High Low Chart In Excel

High Low Chart In Excel

Building a chart in Excel in and of itself is not a terribly difficult thing to do. The hard part is getting your mind around which types of chart to use in which situation. Excel has 11 major chart types with variations on each type. For most business dashboards and reports, you will only need a handful of the chart types available in Excel, including the following:

Steps to create volume-open-high-low-close chart: Step 1: Initialize chart. Step 2: Assign data and specify the chart type. Step 3: Apply basic chart elements. Analyze your Excel information by creating high/low lines for your data charts, allowing you to easily view parameters of a given range. Mary Ann Richardson gives you the lowdown.

Open High Low Close Chart In Excel

  • Line Chart: The line chart is one of the most frequently used chart types, typically used to show trends over a period of time. If you need to chart changes over time, consider using a line chart.

  • Column Chart: Column charts are typically used to compare several items in a specific range of values. Column charts are ideal if you need to compare a single category of data between individual sub-items, such as, for example, when comparing revenue between regions.

  • Clustered Column Chart: A clustered column chart can be used if you need to compare multiple categories of data within individual sub-items as well as between sub-items. For instance, you can use a clustered column chart to compare revenue for each year within each region, as well as between regions.

  • Stacked Column Chart: A stacked column chart allows you to compare items in a specific range of values as well as show the relationship of the individual sub-items with the whole.

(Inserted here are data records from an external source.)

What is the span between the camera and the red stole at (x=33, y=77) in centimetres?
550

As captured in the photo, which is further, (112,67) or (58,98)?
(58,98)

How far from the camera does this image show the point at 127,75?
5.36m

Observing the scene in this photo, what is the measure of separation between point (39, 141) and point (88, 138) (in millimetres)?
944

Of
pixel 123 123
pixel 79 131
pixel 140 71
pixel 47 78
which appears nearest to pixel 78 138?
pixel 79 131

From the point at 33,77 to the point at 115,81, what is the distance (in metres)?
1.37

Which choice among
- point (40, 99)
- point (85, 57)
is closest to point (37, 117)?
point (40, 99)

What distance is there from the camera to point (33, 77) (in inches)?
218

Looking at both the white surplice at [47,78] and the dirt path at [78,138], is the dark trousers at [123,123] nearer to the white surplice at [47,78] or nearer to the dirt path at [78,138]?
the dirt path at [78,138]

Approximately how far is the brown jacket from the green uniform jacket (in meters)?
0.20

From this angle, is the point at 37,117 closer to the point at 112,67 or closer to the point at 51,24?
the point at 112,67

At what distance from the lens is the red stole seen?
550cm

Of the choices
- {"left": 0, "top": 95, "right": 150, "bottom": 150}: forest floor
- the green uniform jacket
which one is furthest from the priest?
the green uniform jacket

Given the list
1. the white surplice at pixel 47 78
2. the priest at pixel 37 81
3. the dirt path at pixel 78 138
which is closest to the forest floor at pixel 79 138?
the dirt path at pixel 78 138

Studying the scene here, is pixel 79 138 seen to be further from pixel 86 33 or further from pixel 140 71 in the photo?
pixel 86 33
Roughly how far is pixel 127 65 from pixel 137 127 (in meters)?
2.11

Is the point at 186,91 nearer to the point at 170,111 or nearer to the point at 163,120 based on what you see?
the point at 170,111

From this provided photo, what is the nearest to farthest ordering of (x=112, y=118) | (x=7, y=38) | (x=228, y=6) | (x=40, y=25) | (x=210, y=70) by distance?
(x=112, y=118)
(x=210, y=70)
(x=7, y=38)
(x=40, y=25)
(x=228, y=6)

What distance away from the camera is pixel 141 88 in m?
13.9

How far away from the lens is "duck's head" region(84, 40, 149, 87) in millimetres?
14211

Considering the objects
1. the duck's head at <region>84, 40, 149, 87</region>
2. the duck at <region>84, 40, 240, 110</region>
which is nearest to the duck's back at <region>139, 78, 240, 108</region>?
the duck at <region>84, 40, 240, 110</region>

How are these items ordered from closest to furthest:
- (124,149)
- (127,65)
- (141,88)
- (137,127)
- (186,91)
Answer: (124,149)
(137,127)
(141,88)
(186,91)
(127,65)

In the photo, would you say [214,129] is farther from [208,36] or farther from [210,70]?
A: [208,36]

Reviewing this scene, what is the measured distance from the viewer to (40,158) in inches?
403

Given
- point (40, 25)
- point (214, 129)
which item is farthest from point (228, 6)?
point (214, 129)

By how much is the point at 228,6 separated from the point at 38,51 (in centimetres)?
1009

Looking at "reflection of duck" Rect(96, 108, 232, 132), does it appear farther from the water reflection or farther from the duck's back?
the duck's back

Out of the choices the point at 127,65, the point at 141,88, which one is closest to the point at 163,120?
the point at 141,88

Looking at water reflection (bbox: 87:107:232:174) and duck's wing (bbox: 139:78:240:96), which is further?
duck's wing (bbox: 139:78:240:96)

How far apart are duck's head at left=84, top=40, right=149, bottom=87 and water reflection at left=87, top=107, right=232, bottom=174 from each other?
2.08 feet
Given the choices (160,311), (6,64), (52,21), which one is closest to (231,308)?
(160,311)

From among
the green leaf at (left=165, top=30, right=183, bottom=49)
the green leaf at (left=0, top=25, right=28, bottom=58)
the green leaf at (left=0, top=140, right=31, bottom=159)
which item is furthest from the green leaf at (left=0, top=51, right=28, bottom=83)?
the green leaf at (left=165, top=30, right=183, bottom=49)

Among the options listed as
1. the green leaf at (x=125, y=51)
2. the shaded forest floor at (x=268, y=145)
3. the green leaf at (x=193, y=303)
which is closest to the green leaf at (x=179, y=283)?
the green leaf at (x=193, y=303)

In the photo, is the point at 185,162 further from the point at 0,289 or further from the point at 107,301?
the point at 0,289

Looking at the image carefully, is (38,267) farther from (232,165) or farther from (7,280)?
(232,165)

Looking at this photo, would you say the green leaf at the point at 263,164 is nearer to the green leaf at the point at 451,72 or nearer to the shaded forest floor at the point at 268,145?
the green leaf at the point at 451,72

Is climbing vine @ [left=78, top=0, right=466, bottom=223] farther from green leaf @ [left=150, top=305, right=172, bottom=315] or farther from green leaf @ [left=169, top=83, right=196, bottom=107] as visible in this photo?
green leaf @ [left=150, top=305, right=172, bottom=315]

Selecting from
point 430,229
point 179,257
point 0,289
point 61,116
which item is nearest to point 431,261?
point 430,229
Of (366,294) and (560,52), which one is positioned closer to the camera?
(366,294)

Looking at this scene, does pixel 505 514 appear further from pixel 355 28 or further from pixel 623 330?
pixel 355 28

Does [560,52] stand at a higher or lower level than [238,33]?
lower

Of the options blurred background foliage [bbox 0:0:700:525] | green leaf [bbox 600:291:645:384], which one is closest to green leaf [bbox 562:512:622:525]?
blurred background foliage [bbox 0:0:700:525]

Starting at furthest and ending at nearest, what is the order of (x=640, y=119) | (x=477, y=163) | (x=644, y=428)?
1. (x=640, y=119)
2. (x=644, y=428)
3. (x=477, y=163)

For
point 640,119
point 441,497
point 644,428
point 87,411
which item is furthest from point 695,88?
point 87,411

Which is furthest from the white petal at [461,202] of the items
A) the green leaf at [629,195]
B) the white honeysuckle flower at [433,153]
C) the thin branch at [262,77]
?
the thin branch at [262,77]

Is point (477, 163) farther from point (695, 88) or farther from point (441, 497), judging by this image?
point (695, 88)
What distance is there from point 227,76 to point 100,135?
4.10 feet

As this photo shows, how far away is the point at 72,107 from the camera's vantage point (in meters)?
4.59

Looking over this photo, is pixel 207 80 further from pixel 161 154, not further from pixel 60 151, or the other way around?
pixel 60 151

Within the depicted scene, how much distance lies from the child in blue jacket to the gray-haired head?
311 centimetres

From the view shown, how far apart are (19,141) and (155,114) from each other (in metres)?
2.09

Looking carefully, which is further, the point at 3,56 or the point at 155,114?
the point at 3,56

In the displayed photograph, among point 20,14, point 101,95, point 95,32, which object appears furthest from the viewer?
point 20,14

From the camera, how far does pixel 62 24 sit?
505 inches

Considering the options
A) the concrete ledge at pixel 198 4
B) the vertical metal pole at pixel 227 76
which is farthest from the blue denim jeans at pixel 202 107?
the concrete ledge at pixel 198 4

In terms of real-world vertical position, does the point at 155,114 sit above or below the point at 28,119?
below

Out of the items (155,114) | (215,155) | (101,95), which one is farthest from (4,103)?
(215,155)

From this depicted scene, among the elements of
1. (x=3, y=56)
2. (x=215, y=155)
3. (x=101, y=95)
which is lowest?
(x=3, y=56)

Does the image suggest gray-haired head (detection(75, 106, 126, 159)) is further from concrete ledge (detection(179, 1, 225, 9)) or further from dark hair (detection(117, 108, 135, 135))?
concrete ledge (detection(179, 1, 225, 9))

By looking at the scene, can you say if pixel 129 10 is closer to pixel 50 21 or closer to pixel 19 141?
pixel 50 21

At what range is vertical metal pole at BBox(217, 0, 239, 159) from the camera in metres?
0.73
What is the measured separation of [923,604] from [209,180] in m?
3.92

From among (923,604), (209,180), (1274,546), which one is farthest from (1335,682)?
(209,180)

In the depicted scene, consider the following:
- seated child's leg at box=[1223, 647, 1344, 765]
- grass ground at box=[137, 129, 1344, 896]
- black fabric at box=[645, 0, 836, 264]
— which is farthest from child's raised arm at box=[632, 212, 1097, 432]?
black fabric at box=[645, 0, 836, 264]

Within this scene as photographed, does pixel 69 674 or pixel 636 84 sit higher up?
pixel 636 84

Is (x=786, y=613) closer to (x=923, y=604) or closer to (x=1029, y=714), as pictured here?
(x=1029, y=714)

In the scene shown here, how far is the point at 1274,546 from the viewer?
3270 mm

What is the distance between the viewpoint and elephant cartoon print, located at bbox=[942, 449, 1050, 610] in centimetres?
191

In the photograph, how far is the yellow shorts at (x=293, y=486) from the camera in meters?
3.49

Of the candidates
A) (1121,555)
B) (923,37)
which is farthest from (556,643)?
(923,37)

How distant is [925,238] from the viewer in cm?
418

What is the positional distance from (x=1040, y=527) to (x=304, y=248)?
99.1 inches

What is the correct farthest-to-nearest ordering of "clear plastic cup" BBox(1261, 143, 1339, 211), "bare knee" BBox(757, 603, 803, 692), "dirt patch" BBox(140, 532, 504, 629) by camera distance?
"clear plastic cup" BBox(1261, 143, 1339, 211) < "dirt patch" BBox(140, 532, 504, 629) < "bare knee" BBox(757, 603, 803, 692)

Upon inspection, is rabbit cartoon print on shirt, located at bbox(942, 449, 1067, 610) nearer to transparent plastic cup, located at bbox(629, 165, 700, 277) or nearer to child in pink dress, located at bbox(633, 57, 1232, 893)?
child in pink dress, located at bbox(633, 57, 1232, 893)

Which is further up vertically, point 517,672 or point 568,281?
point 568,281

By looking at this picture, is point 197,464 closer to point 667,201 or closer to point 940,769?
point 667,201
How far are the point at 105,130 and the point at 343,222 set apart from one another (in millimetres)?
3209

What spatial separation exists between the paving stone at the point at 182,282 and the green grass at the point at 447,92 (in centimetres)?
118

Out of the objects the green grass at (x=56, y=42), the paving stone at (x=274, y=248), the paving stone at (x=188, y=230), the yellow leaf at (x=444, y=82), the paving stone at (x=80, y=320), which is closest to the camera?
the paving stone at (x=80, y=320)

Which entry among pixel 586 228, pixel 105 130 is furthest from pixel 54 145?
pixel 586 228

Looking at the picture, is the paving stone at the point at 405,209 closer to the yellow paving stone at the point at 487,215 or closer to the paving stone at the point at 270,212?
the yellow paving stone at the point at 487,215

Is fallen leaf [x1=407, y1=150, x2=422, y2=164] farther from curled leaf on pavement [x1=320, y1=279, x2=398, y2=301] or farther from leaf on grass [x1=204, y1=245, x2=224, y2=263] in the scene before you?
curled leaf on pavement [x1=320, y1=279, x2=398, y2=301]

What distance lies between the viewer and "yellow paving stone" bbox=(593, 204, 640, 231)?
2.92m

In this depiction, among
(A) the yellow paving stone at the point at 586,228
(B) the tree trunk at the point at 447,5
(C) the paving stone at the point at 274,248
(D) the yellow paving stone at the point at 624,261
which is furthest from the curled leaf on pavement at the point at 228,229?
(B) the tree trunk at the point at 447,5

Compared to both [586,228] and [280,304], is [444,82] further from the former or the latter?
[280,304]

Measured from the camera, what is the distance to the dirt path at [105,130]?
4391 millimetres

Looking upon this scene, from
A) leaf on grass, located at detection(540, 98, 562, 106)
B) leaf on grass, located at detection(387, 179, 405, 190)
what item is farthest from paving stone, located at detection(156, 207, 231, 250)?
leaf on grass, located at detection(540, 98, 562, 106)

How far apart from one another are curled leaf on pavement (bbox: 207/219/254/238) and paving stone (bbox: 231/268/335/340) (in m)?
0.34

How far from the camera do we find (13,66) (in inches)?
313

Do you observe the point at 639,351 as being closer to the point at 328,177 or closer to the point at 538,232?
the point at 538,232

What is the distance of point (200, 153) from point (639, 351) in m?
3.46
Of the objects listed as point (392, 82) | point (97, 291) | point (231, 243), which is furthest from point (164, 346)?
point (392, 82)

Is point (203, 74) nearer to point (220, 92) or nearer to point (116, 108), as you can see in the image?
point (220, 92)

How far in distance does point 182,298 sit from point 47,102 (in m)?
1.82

For instance, a stacked column chart can show not only the overall revenue for each year, but also the proportion of the total revenue made up by each region.

  • Pie Chart: Another frequently used chart is the old pie chart. A pie chart represents the distribution or proportion of each data item over a total value (represented by the overall pie). A pie chart is most effective when plotting no more than three categories of data.

  • Bar Chart: Bar charts are typically used to compare several categories of data. Bar charts are ideal for visualizing the distribution or proportion of data items when there are more than three categories. For instance a bar chart could be used to compare the overall revenue distribution for a given set of products.

  • Area Chart: Area charts are ideal for clearly illustrating the magnitude of change between two or more data points. For example, you can give your audience a visual feel for the degree of variance between the high and low price for each month.

  • Combination Chart: A combination chart is a visualization that combines two or more chart types into a single chart. Combination charts are an ideal choice when you want to compare two categories of each individual sub-item. They are commonly used to create visualizations that show the difference between targets versus actual results.

  • XY Scatter Plot Chart: Scatter charts in Excel (also known as XY scatter plot charts) are excellent for showing correlations between two sets of values. For example an XY scatter plot can be used to illustrate the correlation between employee performance and competency, demonstrating that employee performance rises as competency improves. The x and y axes work together to represent data plots on the chart based on the intersection of x values and y values.

  • Bubble Chart: A bubble chart is a variation of an XY scatter plot. Just like the XY scatter plot, bubble charts show the correlation between two sets of data. The difference is the addition of a third dimension that is represented by the size of each bubble in the chart. This third dimension is typically used to show the relative impact of a quantitative data item. For instance, in addition to showing employee performance versus competency, you can have the size of each bubble represent years of service, allowing your audience to quickly get a sense of how years of service may affect the relationship between competency and performance.